Beben in Ulm: Unausweichlich – aber nur der erste Schritt

Erst ein Brandbrief als Hilferuf, wie man ihn im Profifußball wohl noch nie zuvor gelesen hatte, dann die Trennung von Geschäftsführer Markus Thiele und Trainer Moritz Glasbrenner. Hinter dem SSV Ulm 1846 liegen turbulente Tage. Das Beben war unausweichlich, aber nur ein erster Schritt. Ein Kommentar.

Späte Einsicht nach turbulentem Tag

Er war längst kurz nach zwölf, gehandelt hat der SSV am späten Montagabend dann aber kurz zwölf, als um genau 22:40 Uhr das Aus von Geschäftsführer Markus Thiele und Trainer Moritz Glasbrenner verkündet wurde. Der Zeitpunkt mutet zwar etwas seltsam an, nachdem Vorstand und Aufsichtsrat am späten Nachmittag erst ein halbgares Statement ohne wirkliche Aussagekraft zum Brandbrief von Johannes Reichert und Christian Ortag veröffentlicht hatten, nur um wenige Stunden später dann doch zu handeln.

Doch dass es zu einem Beben kommen musste, war nach dem Hilferuf der Kapitäne unausweichlich. Wenn zwei Führungsspieler eine "vergiftete Atmosphäre" anprangern und davon sprechen, dass "Spieler am Ende ihrer Kräfte" seien, ist keine vertrauensvolle Zusammenarbeit zwischen Trainer, Sportchef und Mannschaft mehr möglich.

Vertrauen verspielt – auf allen Ebenen

Thiele, einst Mitarchitekt des Durchmarsches, hatte in den vergangenen Monaten zunehmend den Rückhalt verloren – bei Fans, Spielern und auch im Umfeld des Vereins. Schon die Freistellung von Aufstiegscoach Thomas Wörle im vergangenen März war ein großer Fehler, anschließend scheiterte das Experiment, gleich zweimal hintereinander auf Trainer aus der eigenen U19 zu setzen, die über keinerlei Erfahrung im Profibereich verfügten.

Glasbrenner stand zwar erst seit Kurzem an der Seitenlinie, konnte die Mannschaft aber ebenfalls nicht mehr erreichen und verpasste es zudem, sich öffentlich hinter sie zu stellen. Nach fünf Niederlagen in Folge und einem völlig verunsicherten Team war seine Freistellung die logische Konsequenz, zumal er die Kabine längst verloren hatte, nachdem er mehrfach die fehlende Mentalität bei seiner Mannschaft bemängelt hatte.

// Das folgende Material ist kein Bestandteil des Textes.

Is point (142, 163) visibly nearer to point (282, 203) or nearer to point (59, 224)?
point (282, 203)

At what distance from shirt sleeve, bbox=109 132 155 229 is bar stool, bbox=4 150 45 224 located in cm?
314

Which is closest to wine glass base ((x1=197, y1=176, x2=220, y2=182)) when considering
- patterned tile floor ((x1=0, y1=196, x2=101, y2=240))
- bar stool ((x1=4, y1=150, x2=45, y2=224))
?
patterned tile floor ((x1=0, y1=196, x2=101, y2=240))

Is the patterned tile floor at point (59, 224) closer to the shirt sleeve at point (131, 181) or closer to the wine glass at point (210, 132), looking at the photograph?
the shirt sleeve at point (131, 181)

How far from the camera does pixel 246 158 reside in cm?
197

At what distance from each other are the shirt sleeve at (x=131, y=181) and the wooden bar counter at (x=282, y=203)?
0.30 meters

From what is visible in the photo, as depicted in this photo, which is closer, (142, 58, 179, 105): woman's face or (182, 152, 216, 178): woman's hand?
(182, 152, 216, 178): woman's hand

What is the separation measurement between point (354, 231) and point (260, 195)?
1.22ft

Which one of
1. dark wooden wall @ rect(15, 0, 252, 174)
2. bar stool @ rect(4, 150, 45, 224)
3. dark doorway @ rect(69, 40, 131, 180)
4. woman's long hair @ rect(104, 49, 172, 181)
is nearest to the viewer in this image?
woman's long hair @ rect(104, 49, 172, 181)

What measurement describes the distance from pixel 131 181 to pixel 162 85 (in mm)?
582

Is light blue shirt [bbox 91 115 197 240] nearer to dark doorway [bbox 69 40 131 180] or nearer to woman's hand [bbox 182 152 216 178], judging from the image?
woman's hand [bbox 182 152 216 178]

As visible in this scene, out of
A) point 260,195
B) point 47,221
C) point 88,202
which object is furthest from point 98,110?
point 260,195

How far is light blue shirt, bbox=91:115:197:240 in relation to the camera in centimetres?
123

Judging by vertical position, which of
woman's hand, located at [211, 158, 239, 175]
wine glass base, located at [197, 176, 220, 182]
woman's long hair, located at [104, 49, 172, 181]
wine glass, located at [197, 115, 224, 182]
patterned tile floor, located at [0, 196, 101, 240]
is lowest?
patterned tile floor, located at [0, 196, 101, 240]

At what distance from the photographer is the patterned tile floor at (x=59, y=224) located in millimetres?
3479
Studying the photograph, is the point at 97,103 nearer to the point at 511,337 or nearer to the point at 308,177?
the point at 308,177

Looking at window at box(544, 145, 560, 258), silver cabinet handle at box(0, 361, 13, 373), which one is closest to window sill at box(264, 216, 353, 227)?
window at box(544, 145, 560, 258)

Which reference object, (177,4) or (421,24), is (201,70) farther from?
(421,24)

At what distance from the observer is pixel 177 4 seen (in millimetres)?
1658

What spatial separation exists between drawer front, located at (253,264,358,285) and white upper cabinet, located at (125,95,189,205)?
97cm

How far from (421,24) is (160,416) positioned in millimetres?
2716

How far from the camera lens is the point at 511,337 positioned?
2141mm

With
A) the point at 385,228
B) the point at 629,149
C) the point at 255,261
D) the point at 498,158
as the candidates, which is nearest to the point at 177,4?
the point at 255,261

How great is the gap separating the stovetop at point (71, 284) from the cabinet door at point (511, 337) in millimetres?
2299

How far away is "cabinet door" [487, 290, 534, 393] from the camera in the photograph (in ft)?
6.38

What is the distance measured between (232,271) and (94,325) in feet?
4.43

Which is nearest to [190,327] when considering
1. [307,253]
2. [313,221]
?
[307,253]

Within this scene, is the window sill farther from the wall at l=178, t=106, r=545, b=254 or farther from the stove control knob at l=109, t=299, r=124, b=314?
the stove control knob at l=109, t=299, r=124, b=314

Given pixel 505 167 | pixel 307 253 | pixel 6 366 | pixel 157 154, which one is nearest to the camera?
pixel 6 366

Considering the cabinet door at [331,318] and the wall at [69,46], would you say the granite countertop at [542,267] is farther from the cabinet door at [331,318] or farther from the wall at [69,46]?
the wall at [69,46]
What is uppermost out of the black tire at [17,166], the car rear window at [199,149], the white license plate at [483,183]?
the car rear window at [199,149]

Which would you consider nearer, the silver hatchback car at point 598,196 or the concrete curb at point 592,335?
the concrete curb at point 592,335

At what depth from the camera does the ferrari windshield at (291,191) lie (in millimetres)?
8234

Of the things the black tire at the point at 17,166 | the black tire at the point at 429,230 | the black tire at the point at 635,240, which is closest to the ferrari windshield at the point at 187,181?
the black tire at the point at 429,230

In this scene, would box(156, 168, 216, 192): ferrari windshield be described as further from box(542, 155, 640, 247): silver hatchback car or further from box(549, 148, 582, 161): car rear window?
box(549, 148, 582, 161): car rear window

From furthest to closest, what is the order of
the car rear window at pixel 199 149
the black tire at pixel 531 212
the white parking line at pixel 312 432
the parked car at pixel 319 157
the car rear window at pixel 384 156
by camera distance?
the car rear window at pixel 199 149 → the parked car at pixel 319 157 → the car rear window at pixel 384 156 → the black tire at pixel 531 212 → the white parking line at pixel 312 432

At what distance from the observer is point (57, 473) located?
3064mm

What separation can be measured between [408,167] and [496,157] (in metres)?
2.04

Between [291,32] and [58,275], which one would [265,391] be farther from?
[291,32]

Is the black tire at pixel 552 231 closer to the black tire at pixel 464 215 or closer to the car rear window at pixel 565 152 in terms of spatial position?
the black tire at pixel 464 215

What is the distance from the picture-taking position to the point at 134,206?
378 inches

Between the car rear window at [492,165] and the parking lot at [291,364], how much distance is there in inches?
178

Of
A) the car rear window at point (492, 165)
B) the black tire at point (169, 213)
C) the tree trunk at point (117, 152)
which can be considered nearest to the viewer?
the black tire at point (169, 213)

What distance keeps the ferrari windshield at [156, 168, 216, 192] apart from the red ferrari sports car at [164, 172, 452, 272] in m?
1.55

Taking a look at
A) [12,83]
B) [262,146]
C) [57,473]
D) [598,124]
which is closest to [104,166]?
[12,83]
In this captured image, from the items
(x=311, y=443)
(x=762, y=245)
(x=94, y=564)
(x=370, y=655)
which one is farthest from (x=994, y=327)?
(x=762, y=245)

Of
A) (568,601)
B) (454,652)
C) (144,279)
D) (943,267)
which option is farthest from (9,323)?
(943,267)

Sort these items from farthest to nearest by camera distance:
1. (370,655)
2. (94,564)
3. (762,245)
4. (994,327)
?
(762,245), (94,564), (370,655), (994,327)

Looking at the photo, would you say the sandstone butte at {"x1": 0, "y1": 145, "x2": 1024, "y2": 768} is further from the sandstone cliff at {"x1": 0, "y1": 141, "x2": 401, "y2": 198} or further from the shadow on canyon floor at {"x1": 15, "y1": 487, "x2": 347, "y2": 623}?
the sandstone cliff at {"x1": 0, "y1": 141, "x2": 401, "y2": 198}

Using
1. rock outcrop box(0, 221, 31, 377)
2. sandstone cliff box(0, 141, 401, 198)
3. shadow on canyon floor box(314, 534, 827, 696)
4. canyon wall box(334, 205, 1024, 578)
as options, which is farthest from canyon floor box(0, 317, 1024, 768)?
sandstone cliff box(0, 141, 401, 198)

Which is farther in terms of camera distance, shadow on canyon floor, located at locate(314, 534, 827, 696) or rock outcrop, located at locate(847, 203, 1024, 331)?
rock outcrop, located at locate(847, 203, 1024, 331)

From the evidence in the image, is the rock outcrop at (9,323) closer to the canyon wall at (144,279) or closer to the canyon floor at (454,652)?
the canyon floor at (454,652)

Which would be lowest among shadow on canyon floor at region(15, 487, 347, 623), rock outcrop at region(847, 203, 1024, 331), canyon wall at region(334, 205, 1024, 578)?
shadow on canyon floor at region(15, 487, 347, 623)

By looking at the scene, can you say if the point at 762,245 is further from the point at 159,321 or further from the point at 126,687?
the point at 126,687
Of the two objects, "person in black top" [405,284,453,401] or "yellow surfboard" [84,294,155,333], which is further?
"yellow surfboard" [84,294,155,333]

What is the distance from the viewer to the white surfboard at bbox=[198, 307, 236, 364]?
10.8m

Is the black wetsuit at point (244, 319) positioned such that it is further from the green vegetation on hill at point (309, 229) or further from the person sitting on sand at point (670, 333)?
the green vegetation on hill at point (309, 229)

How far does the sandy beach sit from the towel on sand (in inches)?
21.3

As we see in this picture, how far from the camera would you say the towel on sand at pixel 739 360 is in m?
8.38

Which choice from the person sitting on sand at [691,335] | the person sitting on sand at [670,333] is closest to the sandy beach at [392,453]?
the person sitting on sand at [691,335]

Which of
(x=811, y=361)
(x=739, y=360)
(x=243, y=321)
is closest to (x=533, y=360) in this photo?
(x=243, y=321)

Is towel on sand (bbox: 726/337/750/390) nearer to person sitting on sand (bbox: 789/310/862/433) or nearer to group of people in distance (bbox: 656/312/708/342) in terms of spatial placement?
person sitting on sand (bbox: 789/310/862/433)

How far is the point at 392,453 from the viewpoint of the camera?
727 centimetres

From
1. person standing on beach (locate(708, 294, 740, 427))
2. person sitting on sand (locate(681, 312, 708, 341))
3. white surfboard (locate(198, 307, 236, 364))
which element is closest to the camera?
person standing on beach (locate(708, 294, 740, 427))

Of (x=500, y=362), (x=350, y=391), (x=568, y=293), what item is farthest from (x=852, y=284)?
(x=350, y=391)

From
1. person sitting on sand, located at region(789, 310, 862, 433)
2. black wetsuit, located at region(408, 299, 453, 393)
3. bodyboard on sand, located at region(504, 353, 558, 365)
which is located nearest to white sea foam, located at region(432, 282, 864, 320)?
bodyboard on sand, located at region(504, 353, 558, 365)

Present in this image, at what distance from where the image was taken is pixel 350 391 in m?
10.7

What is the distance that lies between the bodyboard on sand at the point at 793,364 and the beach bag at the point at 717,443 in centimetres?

Spieler müssen jetzt liefern

Aber auch Vorstand und Aufsichtsrat müssen sich hinterfragen, warum sie dem Treiben von außen so lange zugeschaut haben. Warnzeichen, dass etwas nicht stimmen kann, hat es schon länger gegeben. Dass sich Vorstandschef Thomas Oelmayer erst vor einer Woche deutlich hinter Thiele gestellt hatte, wirft ebenfalls Fragen auf. So hatte der 71-Jährige zwar eingeräumt, dass die Kaderauswahl "nicht perfekt" gewesen sei, gleichzeitig aber betont, dass das allein keine Absetzung legitimieren würde. Aber was denn sonst? Schließlich ist die Kaderzusammenstellung die Hauptaufgabe von Thiele gewesen. Unter den gegebenen Umständen hätte viel früher gehandelt werden müssen.

Fakt ist: Der Rauswurf von Thiele und Glasbrenner war überfällig – jetzt gibt es keine Ausreden mehr. Die Kapitäne haben den Aufsichtsrat zum Handeln gezwungen, nun müssen sie selbst liefern. Denn eines ist klar: Der Brandbrief war nicht das Ende der Krise, sondern der Beginn einer schonungslosen Aufarbeitung, die Ulm dringend braucht. Jetzt muss der Verein beweisen, dass er aus dieser Krise lernt – mit klaren Strukturen, ehrlicher Kommunikation und einer neuen Kultur des Miteinanders. Dafür braucht es einen Trainer, der zur Mannschaft passt. Zudem muss diese im Winter verstärkt werden. Nur dann kann der Brandbrief zu einem Wendepunkt werden.